What needs to be done | Please pick out each row below that contains the string "bottom" and copy those rows, treating uppercase and lowercase as different.

Exercise input |
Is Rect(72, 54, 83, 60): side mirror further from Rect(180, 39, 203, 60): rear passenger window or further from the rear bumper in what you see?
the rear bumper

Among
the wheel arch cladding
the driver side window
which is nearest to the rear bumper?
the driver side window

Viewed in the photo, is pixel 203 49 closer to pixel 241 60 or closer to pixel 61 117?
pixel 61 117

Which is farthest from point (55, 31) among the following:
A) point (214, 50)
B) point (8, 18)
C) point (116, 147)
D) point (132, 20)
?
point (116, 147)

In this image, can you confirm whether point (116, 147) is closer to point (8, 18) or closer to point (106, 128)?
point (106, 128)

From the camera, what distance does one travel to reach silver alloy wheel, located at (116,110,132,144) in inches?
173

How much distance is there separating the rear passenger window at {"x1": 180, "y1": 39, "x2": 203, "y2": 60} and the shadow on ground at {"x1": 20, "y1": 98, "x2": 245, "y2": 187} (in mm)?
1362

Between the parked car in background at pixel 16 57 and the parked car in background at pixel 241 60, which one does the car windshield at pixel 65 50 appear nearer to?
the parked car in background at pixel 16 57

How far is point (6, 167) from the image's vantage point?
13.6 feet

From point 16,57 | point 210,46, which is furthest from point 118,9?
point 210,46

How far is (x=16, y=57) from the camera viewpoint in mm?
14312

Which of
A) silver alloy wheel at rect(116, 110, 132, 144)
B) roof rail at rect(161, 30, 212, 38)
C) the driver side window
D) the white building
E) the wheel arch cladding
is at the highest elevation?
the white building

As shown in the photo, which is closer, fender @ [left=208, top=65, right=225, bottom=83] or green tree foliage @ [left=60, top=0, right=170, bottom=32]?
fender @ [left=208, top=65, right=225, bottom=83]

--

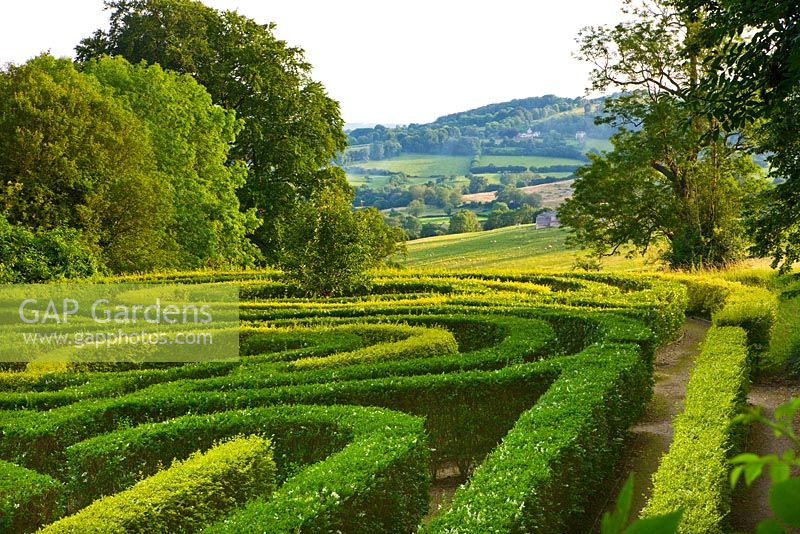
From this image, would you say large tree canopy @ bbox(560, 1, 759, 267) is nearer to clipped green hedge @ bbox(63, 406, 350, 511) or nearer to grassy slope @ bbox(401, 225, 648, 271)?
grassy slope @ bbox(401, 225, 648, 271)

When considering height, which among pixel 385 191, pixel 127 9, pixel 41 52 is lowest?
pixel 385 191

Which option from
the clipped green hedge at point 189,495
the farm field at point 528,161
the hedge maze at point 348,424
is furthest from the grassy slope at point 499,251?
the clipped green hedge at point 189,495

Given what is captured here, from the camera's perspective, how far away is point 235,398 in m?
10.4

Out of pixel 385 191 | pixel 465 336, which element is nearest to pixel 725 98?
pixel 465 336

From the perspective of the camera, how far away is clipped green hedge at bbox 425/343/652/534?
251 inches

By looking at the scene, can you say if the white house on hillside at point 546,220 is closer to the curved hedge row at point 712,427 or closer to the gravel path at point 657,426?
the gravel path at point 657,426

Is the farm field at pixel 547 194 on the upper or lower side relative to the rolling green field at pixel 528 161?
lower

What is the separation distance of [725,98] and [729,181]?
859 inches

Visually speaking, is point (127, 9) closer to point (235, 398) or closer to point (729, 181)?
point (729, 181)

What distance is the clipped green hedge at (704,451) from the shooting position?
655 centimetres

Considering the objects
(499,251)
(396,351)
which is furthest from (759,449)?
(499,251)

==

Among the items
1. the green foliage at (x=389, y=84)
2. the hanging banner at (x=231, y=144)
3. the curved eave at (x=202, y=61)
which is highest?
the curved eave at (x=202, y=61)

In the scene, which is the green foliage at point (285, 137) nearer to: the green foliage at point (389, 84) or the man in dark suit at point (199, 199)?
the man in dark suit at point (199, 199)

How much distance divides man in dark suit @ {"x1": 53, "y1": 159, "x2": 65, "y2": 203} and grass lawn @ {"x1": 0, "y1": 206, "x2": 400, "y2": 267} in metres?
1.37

Exercise output |
As shown in the photo, which is closer, fender @ [left=208, top=65, right=225, bottom=83] or green tree foliage @ [left=60, top=0, right=170, bottom=32]?
fender @ [left=208, top=65, right=225, bottom=83]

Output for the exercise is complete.